June 6 was Korea’s (actually the Republic of Korea’s, not the Democratic People’s Republic of Korea’s) Memorial Day. I need to write about that – about North and South Korea’s centuries of invasion, occupation, war, and horror. I read some of their history and felt somber. The day meant a holiday, so Chris thought I should jump back on the horse and go back to Costco with him. We bought 3 shopping carts worth of stuff. Everything is cheaper at Costco, and we needed a lot. We also wanted a grill, which seems impossible to find anywhere. Oh, and Chris had to buy a drill so he can jerry-rig that bed I mentioned. It was a better day.

I think we get our air shipment tomorrow. That will be like Christmas. We’re still waiting on a furniture order that includes dressers, tables, a television stand and the like, so right now we don’t really have a way to put things away. All our clothes will be in that shipment other than the things we’ve been wearing for the last month. It was a little chilly yesterday, so I wore the one long-sleeved shirt I brought in my luggage. I’m also anxious to cook and await my pots and pans and all the rest of the kitchen stuff. It gets chilly at night, and I’m using one of Chris’s jackets as my blanket.

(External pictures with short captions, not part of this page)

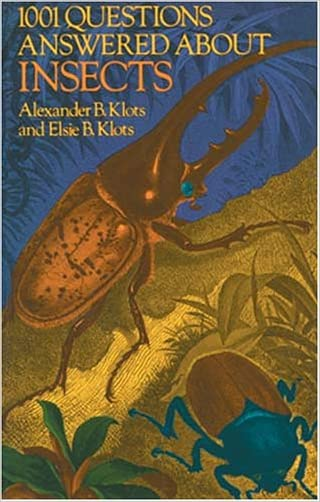 1001 Questions Answered About Insects written by Alexander B. Klots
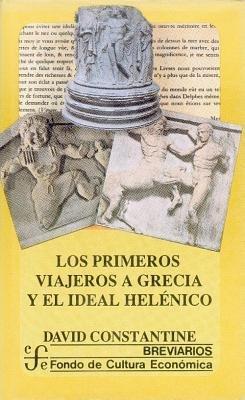 Los Primeros Viajeros a Grecia y El Ideal Helenico (Spanish, Hardcover): David Constantine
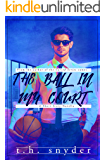 The Ball in My Court: A Short Story Novella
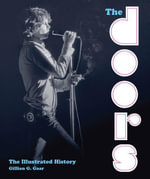 The Doors : The Illustrated History - Gillian G. Gaar
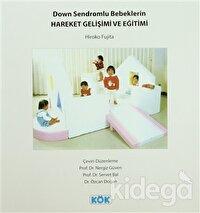 Down Sendromlu Bebeklerin Hareket Gelişimi ve Eğitimi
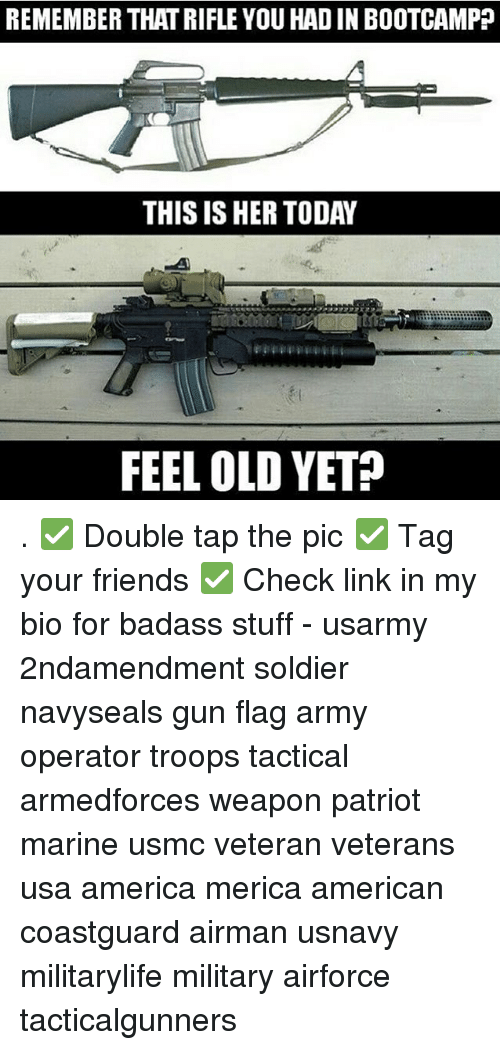 America, Friends, and Memes: REMEMBER THAT RIFLE YOU HAD IN BOOTCAMPP  THIS IS HER TODAY  FEEL OLD YET? . ✅ Double tap the pic ✅ Tag your friends ✅ Check link in my bio for badass stuff - usarmy 2ndamendment soldier navyseals gun flag army operator troops tactical armedforces weapon patriot marine usmc veteran veterans usa america merica american coastguard airman usnavy militarylife military airforce tacticalgunners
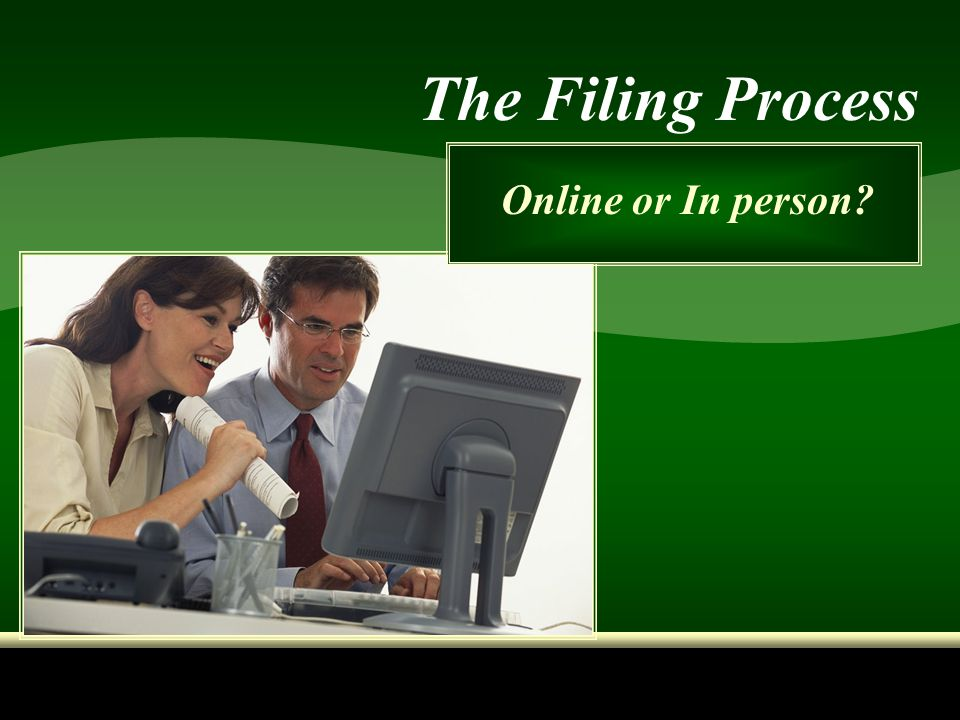 The Filing Process Online or In person?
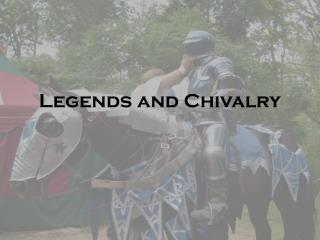Legends and Chivalry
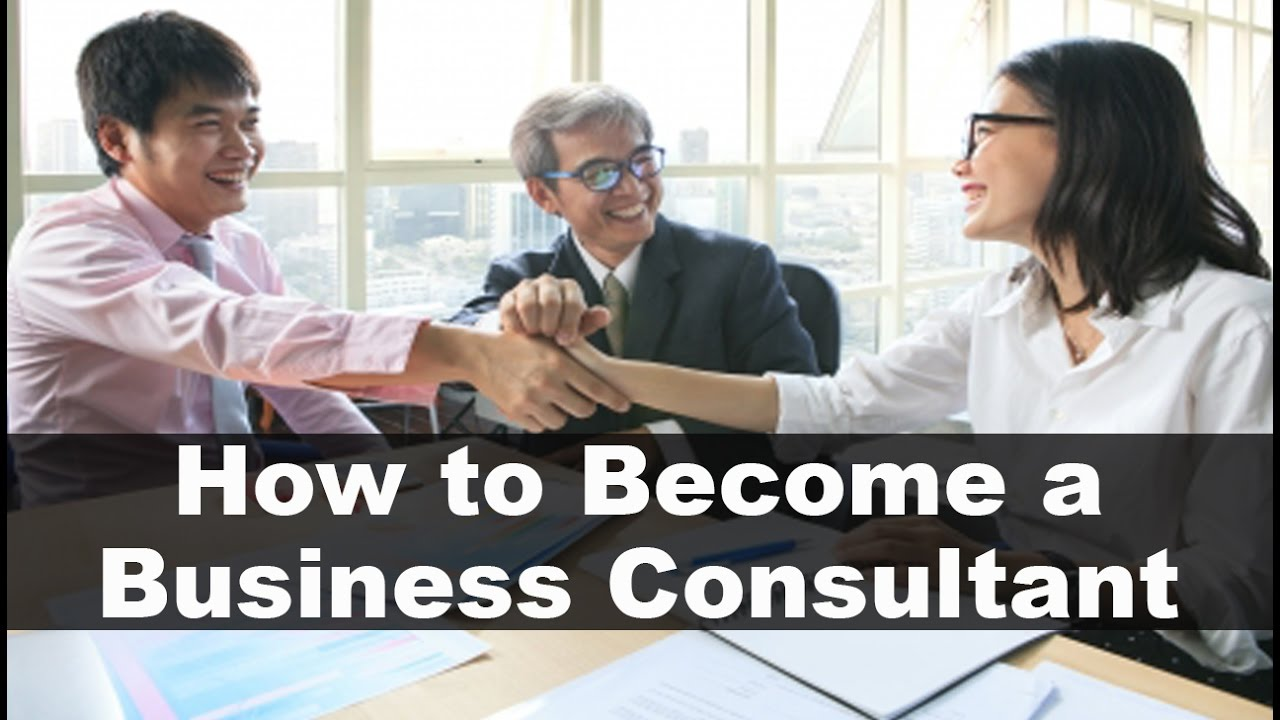 Steps to Follow to Become a Business Consultant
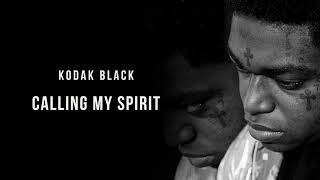 "The official audio for kodak black's ""calling my spirit"" from his sophomore studio album 'dying to live' - available now! stream/download ""dying live"" h..."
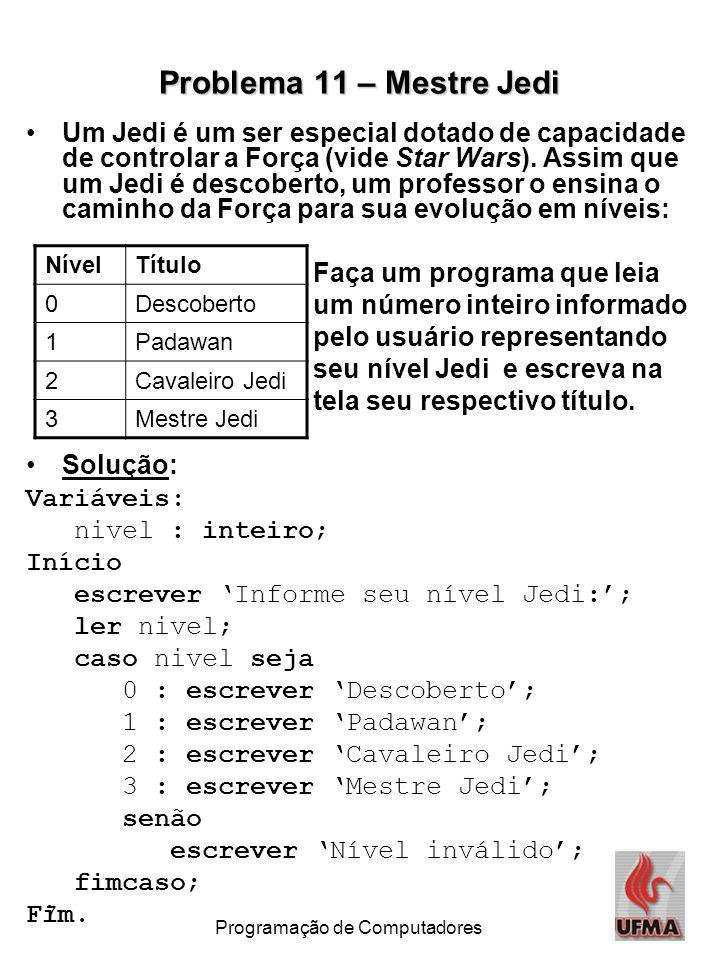 7 Programação de Computadores Problema 11 – Mestre Jedi Um Jedi é um ser especial dotado de capacidade de controlar a Força (vide Star Wars). Assim qu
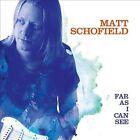 Far as I Can See [Digipak] by Matt Schofield (CD, Feb-2014, Provogue Music Productions)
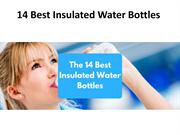 The 14 Best Insulated Water Bottles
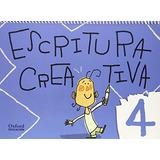 Anima Escritura Creativa. Infantil 4 Años (animacion A La E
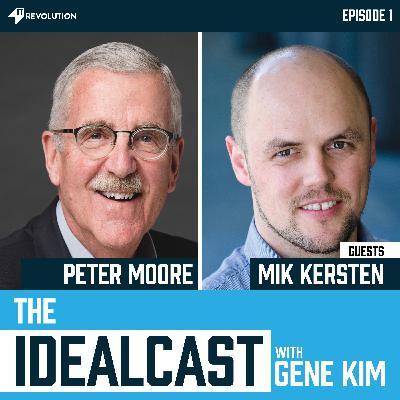 Digital Disruption, The Five Ideals: Peter Moore and Dr. Mik Kersten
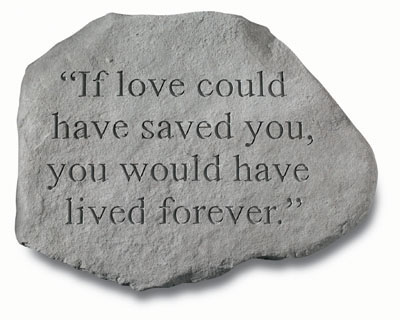 Garden Memorial Stone - If Love Could Have Saved You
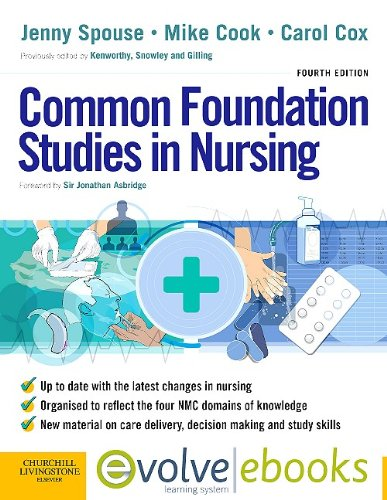 Common Foundation Studies in Nursing Text and Evolve eBooks Package, 4e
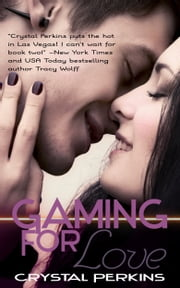 Gaming For Love ebook by Crystal Perkins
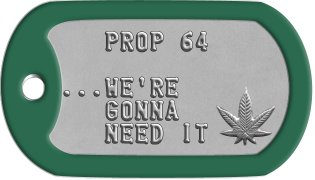 Marijuana Activist Dog Tags    PROP 64  ...WE'RE    GONNA    NEED IT
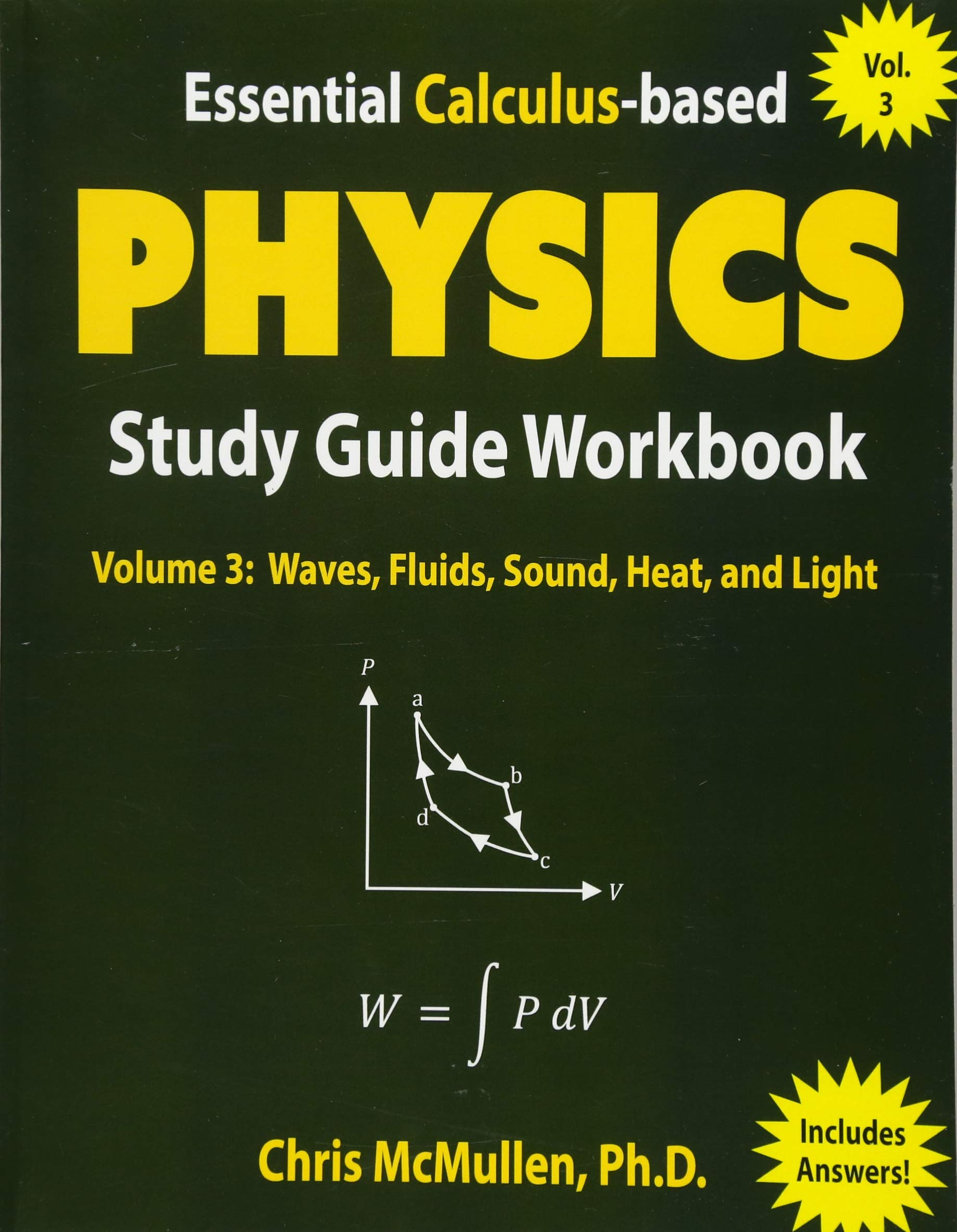 Essential Calculus-based Physics Study Guide Workbook: Waves, Fluids,  Sound, Heat, and Light (Learn Physics with Calculus Step-by-Step) (Volume  3): Chris ...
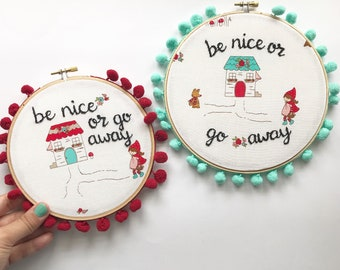 Be nice or go away embroidery hoop art, funny quote, hand embroidered, little red riding hood Riley Blake fabric, pom poms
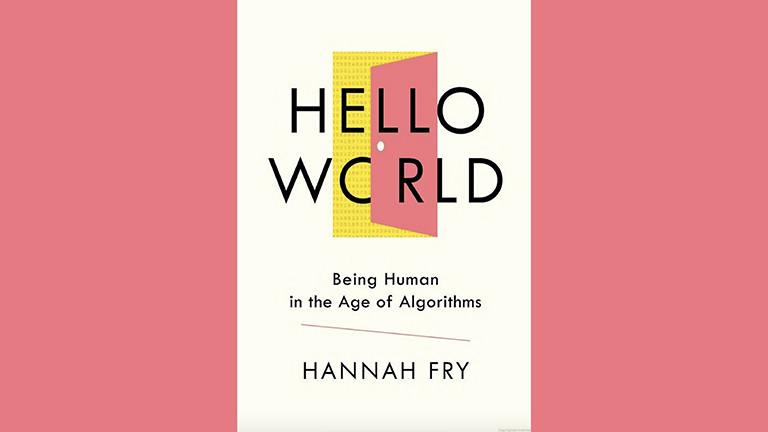 """book cover for """"Hello World: Being Human in the Age of Algorithms"""" on a pink background"""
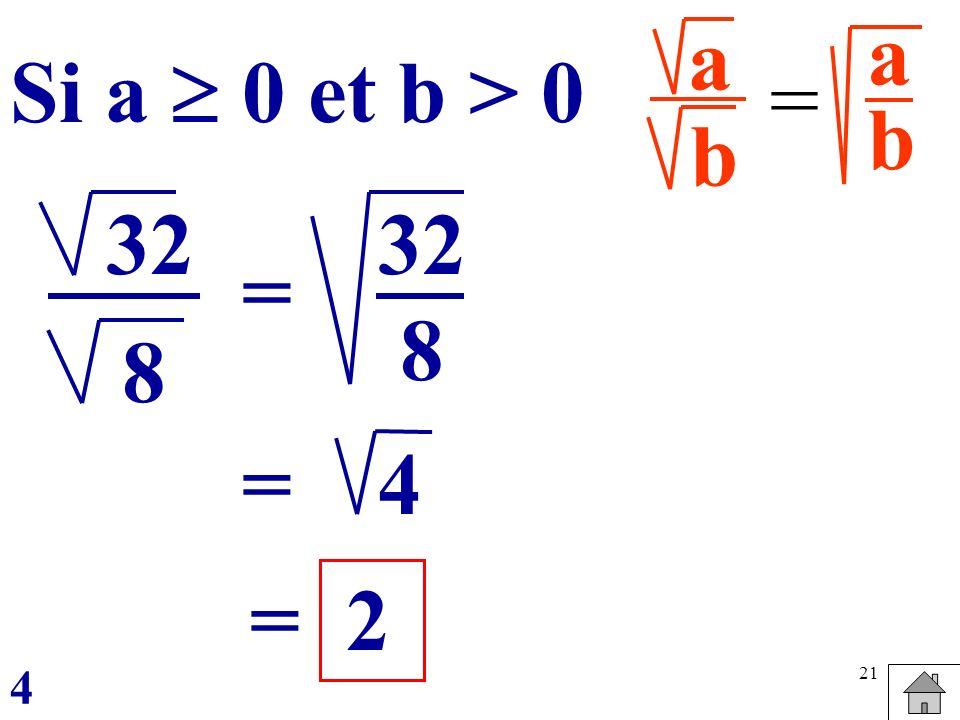 21 a b = abab Si a 0 et b > 0 4= 2 32 8 = 8 = 4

Today – June 7 – involved killing a gigantic centipede. They’re called “house centipedes,” and that is a blatant misnomer. The thing was a monster. I’m not a bug killer, but this was no bug. Look them up online. The stuff of nightmares. But I do feel better. Not because I killed the alien insect. I think I feel better because the stress of everything – relocating and all that entails, and then everything that comes with being in a new country – was keeping me from slowing down and feeling some of what’s to be expected: Homesickness, guilt, weariness, fear. I’m very happy and excited and incredibly grateful to be here, but it does come with costs.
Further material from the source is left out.